On this rare sunny Juneau day Aki and I walk on the dark side of Douglas Island. We came here for the shelter it provides from the Taku winds now hammering Douglas Town and Southern Gasteneau Channel. The picture above, for which I gave up feeling temporarily in my right hand, provides testament to the power of wind.  What looks like fog patches hanging on the mountain sides are actually plumes of snow being blown far over the channel. The winds. borne in the Yukon are strengthened by passage over glaciers.

Even without the wind this creek side trail offers a cold passage, which seems to energize Aki.  She dashes ahead 20 or 30 feet, snatches a sniff and dashes back to me.  The old growth canopy kept out most of yesterday’s snow fall so the walk is dominated by the green, brown, and gray colors of a resting forest and the deep brown of the creek.  Snow capping half submerged stream rocks and downed tree snags bring some brightness. Otherwise we have to look to the tree tops for even a hint of sun. There blue mixed with the colors of sunrise bleed through the trees. I find a perfect reflection of this in the stream but is is gone before I can record it with the camera.

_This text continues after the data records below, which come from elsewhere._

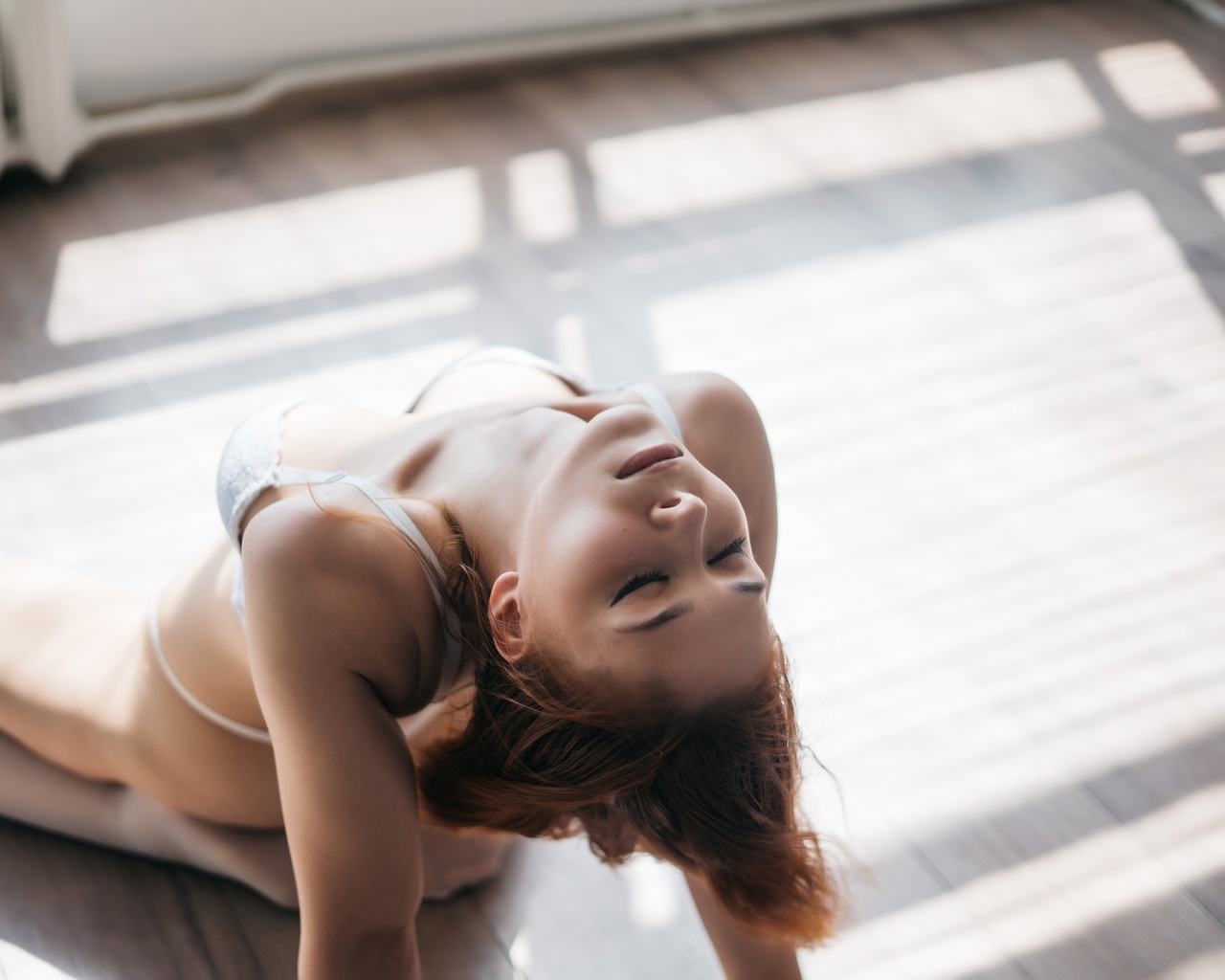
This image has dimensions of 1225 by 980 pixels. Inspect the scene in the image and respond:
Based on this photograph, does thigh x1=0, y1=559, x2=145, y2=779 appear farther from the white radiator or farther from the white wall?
the white wall

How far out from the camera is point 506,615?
1251 millimetres

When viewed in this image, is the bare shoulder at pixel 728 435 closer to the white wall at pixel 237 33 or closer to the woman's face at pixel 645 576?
the woman's face at pixel 645 576

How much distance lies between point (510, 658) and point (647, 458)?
0.82 feet

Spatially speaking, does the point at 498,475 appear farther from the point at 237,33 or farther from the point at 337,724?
the point at 237,33

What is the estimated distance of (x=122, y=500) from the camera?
210 centimetres

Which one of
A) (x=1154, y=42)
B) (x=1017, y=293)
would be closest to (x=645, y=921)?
(x=1017, y=293)

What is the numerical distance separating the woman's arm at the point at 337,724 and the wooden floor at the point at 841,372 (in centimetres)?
38

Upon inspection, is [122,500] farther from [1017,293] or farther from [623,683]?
[1017,293]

Near our turn around point we pass through an area transformed when the stream jumped its banks to cut new channels through a small plane of old growth hemlock trees. This must have gladdened the local bears who grew fat last summer pulling salmon from the new narrow channels. The flood erosion damages the trees and many of the younger ones, maybe 5 to 8 inches across, later fell in windstorms. One lays across a giant downed ancestor now serving as a nursery log.  The wind victim slowly dies as tiny new hemlocks compete to see which one will fill the space it left by falling.  Only a human would find sadness in this.

Hoping to catch some sun we follow the stream out of the woods to it’s mouth. We pass a pond  now covered with a layer of thin, milky ice. Even here all is gray except for a rose and pearl glow infusing sheets of bending shore ice.